- **What you are asked to do**
All of the entries must be duplicated exactly.
──────── Provided records
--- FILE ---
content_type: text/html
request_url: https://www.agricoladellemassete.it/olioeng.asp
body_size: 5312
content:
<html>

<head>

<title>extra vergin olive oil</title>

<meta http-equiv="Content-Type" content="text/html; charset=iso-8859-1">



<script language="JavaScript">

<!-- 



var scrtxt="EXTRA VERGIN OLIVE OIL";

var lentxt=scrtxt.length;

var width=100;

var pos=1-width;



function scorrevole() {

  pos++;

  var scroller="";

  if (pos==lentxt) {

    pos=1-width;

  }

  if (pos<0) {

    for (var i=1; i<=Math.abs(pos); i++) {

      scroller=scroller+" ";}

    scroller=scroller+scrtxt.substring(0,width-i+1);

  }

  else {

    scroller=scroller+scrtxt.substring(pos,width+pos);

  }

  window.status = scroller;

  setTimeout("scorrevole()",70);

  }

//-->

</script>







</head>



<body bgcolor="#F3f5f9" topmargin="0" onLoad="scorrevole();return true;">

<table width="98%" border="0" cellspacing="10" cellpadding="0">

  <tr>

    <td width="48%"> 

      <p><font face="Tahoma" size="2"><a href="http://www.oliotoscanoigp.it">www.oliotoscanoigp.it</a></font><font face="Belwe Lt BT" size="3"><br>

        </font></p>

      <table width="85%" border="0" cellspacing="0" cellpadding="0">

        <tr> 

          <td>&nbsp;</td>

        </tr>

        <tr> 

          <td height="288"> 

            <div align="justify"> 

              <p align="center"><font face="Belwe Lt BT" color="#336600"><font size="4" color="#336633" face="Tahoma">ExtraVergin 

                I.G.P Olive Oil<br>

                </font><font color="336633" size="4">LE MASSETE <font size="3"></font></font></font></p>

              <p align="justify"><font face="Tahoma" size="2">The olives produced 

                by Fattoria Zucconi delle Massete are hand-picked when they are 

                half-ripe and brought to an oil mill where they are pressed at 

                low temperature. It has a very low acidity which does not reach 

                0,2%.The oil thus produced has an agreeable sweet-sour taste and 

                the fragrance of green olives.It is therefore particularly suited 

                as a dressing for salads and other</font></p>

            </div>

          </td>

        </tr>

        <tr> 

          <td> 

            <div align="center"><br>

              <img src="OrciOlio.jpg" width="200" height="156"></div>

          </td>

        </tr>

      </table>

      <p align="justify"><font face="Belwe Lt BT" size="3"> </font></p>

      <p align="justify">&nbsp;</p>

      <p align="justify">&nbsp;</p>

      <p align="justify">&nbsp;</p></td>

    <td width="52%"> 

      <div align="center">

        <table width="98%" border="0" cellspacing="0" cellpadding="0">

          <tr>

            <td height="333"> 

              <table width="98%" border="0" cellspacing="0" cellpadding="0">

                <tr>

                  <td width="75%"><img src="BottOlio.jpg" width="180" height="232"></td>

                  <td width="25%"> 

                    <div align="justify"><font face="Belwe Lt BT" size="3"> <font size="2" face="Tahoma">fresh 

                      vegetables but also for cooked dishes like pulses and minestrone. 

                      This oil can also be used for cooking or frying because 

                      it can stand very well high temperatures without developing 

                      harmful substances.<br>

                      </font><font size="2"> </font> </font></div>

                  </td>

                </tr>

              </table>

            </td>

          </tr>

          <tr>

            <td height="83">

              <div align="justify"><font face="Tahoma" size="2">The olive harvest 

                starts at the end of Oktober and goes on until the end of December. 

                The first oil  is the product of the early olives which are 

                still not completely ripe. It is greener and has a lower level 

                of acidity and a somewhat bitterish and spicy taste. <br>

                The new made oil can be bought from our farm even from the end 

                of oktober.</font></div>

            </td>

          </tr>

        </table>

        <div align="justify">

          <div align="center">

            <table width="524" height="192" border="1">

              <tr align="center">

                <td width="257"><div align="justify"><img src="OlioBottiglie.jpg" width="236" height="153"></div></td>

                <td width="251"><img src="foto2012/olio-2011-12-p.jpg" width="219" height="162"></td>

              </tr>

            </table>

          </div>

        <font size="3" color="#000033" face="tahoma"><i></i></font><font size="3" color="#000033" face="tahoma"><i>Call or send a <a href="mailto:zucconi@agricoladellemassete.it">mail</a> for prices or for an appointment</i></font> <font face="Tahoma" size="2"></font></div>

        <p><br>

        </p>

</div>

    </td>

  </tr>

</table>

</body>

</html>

────────────────
- **Response for this exercise**
--- FILE ---
content_type: text/html
request_url: https://www.agricoladellemassete.it/olioeng.asp
body_size: 5312
content:
<html>

<head>

<title>extra vergin olive oil</title>

<meta http-equiv="Content-Type" content="text/html; charset=iso-8859-1">



<script language="JavaScript">

<!-- 



var scrtxt="EXTRA VERGIN OLIVE OIL";

var lentxt=scrtxt.length;

var width=100;

var pos=1-width;



function scorrevole() {

  pos++;

  var scroller="";

  if (pos==lentxt) {

    pos=1-width;

  }

  if (pos<0) {

    for (var i=1; i<=Math.abs(pos); i++) {

      scroller=scroller+" ";}

    scroller=scroller+scrtxt.substring(0,width-i+1);

  }

  else {

    scroller=scroller+scrtxt.substring(pos,width+pos);

  }

  window.status = scroller;

  setTimeout("scorrevole()",70);

  }

//-->

</script>







</head>



<body bgcolor="#F3f5f9" topmargin="0" onLoad="scorrevole();return true;">

<table width="98%" border="0" cellspacing="10" cellpadding="0">

  <tr>

    <td width="48%"> 

      <p><font face="Tahoma" size="2"><a href="http://www.oliotoscanoigp.it">www.oliotoscanoigp.it</a></font><font face="Belwe Lt BT" size="3"><br>

        </font></p>

      <table width="85%" border="0" cellspacing="0" cellpadding="0">

        <tr> 

          <td>&nbsp;</td>

        </tr>

        <tr> 

          <td height="288"> 

            <div align="justify"> 

              <p align="center"><font face="Belwe Lt BT" color="#336600"><font size="4" color="#336633" face="Tahoma">ExtraVergin 

                I.G.P Olive Oil<br>

                </font><font color="336633" size="4">LE MASSETE <font size="3"></font></font></font></p>

              <p align="justify"><font face="Tahoma" size="2">The olives produced 

                by Fattoria Zucconi delle Massete are hand-picked when they are 

                half-ripe and brought to an oil mill where they are pressed at 

                low temperature. It has a very low acidity which does not reach 

                0,2%.The oil thus produced has an agreeable sweet-sour taste and 

                the fragrance of green olives.It is therefore particularly suited 

                as a dressing for salads and other</font></p>

            </div>

          </td>

        </tr>

        <tr> 

          <td> 

            <div align="center"><br>

              <img src="OrciOlio.jpg" width="200" height="156"></div>

          </td>

        </tr>

      </table>

      <p align="justify"><font face="Belwe Lt BT" size="3"> </font></p>

      <p align="justify">&nbsp;</p>

      <p align="justify">&nbsp;</p>

      <p align="justify">&nbsp;</p></td>

    <td width="52%"> 

      <div align="center">

        <table width="98%" border="0" cellspacing="0" cellpadding="0">

          <tr>

            <td height="333"> 

              <table width="98%" border="0" cellspacing="0" cellpadding="0">

                <tr>

                  <td width="75%"><img src="BottOlio.jpg" width="180" height="232"></td>

                  <td width="25%"> 

                    <div align="justify"><font face="Belwe Lt BT" size="3"> <font size="2" face="Tahoma">fresh 

                      vegetables but also for cooked dishes like pulses and minestrone. 

                      This oil can also be used for cooking or frying because 

                      it can stand very well high temperatures without developing 

                      harmful substances.<br>

                      </font><font size="2"> </font> </font></div>

                  </td>

                </tr>

              </table>

            </td>

          </tr>

          <tr>

            <td height="83">

              <div align="justify"><font face="Tahoma" size="2">The olive harvest 

                starts at the end of Oktober and goes on until the end of December. 

                The first oil  is the product of the early olives which are 

                still not completely ripe. It is greener and has a lower level 

                of acidity and a somewhat bitterish and spicy taste. <br>

                The new made oil can be bought from our farm even from the end 

                of oktober.</font></div>

            </td>

          </tr>

        </table>

        <div align="justify">

          <div align="center">

            <table width="524" height="192" border="1">

              <tr align="center">

                <td width="257"><div align="justify"><img src="OlioBottiglie.jpg" width="236" height="153"></div></td>

                <td width="251"><img src="foto2012/olio-2011-12-p.jpg" width="219" height="162"></td>

              </tr>

            </table>

          </div>

        <font size="3" color="#000033" face="tahoma"><i></i></font><font size="3" color="#000033" face="tahoma"><i>Call or send a <a href="mailto:zucconi@agricoladellemassete.it">mail</a> for prices or for an appointment</i></font> <font face="Tahoma" size="2"></font></div>

        <p><br>

        </p>

</div>

    </td>

  </tr>

</table>

</body>

</html>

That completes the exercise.